• Task brief: Render every line of the records below as a numbered list, omitting the blank lines.

─── Exercise material

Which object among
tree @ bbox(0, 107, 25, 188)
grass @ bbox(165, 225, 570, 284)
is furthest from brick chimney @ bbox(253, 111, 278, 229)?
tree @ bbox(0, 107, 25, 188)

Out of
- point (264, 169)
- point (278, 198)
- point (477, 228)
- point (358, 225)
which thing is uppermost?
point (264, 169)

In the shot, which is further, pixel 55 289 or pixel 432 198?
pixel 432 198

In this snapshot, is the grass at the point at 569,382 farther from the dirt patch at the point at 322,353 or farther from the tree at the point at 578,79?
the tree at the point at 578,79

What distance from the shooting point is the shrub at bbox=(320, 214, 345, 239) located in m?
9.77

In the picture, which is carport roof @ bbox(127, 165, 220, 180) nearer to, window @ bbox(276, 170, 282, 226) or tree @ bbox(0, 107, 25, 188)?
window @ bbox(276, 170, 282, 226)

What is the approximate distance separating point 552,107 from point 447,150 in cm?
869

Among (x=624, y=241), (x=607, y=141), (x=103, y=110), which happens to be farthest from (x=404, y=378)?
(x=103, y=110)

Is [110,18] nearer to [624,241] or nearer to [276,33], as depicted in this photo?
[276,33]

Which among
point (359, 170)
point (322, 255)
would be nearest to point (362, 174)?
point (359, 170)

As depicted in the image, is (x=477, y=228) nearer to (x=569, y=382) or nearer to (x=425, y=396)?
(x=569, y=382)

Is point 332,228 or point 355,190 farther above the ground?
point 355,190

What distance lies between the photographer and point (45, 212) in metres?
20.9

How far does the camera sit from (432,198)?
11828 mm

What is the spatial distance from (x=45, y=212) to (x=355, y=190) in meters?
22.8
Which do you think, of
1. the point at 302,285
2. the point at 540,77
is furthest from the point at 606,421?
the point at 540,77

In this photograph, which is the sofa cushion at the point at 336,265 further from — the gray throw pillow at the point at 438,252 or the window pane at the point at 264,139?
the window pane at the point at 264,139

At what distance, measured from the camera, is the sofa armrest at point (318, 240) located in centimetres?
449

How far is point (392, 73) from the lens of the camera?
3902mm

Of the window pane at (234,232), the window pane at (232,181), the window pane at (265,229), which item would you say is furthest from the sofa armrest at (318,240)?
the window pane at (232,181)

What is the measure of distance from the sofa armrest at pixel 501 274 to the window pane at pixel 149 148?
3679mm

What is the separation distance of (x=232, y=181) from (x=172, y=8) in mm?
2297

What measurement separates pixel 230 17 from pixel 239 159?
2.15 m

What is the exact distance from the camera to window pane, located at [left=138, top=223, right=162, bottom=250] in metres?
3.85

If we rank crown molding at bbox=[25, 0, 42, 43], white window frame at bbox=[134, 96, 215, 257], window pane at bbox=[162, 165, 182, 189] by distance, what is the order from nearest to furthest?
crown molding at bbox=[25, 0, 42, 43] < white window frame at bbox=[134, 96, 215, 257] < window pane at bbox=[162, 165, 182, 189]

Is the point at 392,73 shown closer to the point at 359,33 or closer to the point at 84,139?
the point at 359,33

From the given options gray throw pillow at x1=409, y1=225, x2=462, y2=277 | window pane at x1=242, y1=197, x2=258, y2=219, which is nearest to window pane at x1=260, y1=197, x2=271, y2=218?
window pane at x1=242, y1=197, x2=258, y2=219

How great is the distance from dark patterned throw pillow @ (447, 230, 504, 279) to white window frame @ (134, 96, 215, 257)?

──────

• Final answer:
1. Which object among
2. tree @ bbox(0, 107, 25, 188)
3. grass @ bbox(165, 225, 570, 284)
4. is furthest from brick chimney @ bbox(253, 111, 278, 229)?
5. tree @ bbox(0, 107, 25, 188)
6. Out of
7. - point (264, 169)
8. - point (278, 198)
9. - point (477, 228)
10. - point (358, 225)
11. which thing is uppermost?
12. point (264, 169)
13. In the shot, which is further, pixel 55 289 or pixel 432 198?
14. pixel 432 198
15. In this snapshot, is the grass at the point at 569,382 farther from the dirt patch at the point at 322,353 or farther from the tree at the point at 578,79?
16. the tree at the point at 578,79
17. What distance from the shooting point is the shrub at bbox=(320, 214, 345, 239) located in m?
18. 9.77
19. In the picture, which is carport roof @ bbox(127, 165, 220, 180) nearer to, window @ bbox(276, 170, 282, 226) or tree @ bbox(0, 107, 25, 188)?
20. window @ bbox(276, 170, 282, 226)
21. What is the approximate distance separating point 552,107 from point 447,150 in cm?
22. 869
23. Among (x=624, y=241), (x=607, y=141), (x=103, y=110), which happens to be farthest from (x=404, y=378)?
24. (x=103, y=110)
25. Is [110,18] nearer to [624,241] or nearer to [276,33], as depicted in this photo?
26. [276,33]
27. Which among
28. point (359, 170)
29. point (322, 255)
30. would be nearest to point (362, 174)?
31. point (359, 170)
32. As depicted in the image, is (x=477, y=228) nearer to (x=569, y=382) or nearer to (x=425, y=396)?
33. (x=569, y=382)
34. Is point 332,228 or point 355,190 farther above the ground?
35. point 355,190
36. What distance lies between the photographer and point (45, 212) in metres?
37. 20.9
38. How far does the camera sit from (432,198)?
39. 11828 mm
40. What is the spatial distance from (x=45, y=212) to (x=355, y=190) in meters?
41. 22.8
42. Which do you think, of
43. 1. the point at 302,285
44. 2. the point at 540,77
45. is furthest from the point at 606,421?
46. the point at 540,77
47. In this photograph, which is the sofa cushion at the point at 336,265 further from — the gray throw pillow at the point at 438,252 or the window pane at the point at 264,139?
48. the window pane at the point at 264,139
49. At what distance, measured from the camera, is the sofa armrest at point (318, 240) located in centimetres?
50. 449
51. How far is point (392, 73) from the lens of the camera?
52. 3902mm
53. Of the window pane at (234,232), the window pane at (232,181), the window pane at (265,229), which item would you say is furthest from the sofa armrest at (318,240)?
54. the window pane at (232,181)
55. What is the measure of distance from the sofa armrest at pixel 501 274 to the window pane at pixel 149 148?
56. 3679mm
57. What is the separation distance of (x=232, y=181) from (x=172, y=8) in mm?
58. 2297
59. What measurement separates pixel 230 17 from pixel 239 159?
60. 2.15 m
61. What is the exact distance from the camera to window pane, located at [left=138, top=223, right=162, bottom=250] in metres?
62. 3.85
63. If we rank crown molding at bbox=[25, 0, 42, 43], white window frame at bbox=[134, 96, 215, 257], window pane at bbox=[162, 165, 182, 189] by distance, what is the order from nearest to furthest?
64. crown molding at bbox=[25, 0, 42, 43] < white window frame at bbox=[134, 96, 215, 257] < window pane at bbox=[162, 165, 182, 189]
65. Is the point at 392,73 shown closer to the point at 359,33 or closer to the point at 84,139?
66. the point at 359,33
67. From the given options gray throw pillow at x1=409, y1=225, x2=462, y2=277 | window pane at x1=242, y1=197, x2=258, y2=219, which is nearest to window pane at x1=260, y1=197, x2=271, y2=218?
68. window pane at x1=242, y1=197, x2=258, y2=219
69. How great is the distance from dark patterned throw pillow @ (447, 230, 504, 279) to white window frame @ (134, 96, 215, 257)?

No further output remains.